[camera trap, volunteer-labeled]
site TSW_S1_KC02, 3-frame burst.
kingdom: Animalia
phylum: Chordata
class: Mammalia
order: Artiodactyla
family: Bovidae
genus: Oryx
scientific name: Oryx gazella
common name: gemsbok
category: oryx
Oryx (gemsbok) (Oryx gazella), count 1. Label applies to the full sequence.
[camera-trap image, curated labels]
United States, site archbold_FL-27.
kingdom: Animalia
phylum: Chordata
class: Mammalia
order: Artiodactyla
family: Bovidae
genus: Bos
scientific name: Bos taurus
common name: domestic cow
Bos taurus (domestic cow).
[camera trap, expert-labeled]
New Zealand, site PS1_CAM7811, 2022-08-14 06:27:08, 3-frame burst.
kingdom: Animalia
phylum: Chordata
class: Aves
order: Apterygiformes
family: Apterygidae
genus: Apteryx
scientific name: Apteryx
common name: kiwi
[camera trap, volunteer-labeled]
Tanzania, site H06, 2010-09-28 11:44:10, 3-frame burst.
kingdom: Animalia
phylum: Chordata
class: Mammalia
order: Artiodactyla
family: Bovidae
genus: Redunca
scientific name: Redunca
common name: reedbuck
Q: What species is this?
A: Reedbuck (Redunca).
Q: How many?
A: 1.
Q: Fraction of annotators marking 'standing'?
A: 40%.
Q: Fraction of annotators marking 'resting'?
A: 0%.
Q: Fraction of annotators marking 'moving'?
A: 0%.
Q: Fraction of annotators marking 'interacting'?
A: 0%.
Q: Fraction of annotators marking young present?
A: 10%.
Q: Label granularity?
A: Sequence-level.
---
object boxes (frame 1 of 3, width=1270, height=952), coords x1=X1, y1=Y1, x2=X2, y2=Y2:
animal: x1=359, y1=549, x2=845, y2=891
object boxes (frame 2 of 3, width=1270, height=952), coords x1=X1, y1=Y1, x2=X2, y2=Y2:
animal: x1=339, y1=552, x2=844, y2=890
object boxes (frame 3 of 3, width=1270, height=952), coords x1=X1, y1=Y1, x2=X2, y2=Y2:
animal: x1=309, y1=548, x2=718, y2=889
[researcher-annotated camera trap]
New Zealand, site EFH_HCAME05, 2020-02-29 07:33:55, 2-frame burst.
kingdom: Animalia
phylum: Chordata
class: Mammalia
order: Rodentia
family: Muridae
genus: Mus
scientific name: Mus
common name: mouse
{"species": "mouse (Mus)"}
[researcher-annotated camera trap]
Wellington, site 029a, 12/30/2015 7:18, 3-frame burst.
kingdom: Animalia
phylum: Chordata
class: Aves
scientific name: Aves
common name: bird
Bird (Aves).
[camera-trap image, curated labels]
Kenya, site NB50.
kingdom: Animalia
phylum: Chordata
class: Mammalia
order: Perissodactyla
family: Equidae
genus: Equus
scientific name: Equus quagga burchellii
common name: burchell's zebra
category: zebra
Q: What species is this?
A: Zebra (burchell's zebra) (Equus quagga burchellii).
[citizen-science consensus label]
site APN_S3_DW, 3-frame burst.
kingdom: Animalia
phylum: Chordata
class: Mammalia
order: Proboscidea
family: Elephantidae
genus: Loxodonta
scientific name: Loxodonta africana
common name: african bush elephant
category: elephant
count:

TRY IT: Please write out exactly the lines from the start of the data through the line that contains "[camera trap, expert-labeled]", both ends included, and nothing else.

PROBLEM SOLUTION:
[camera trap, volunteer-labeled]
site TSW_S1_KC02, 3-frame burst.
kingdom: Animalia
phylum: Chordata
class: Mammalia
order: Artiodactyla
family: Bovidae
genus: Oryx
scientific name: Oryx gazella
common name: gemsbok
category: oryx
Oryx (gemsbok) (Oryx gazella), count 1. Label applies to the full sequence.
[camera-trap image, curated labels]
United States, site archbold_FL-27.
kingdom: Animalia
phylum: Chordata
class: Mammalia
order: Artiodactyla
family: Bovidae
genus: Bos
scientific name: Bos taurus
common name: domestic cow
Bos taurus (domestic cow).
[camera trap, expert-labeled]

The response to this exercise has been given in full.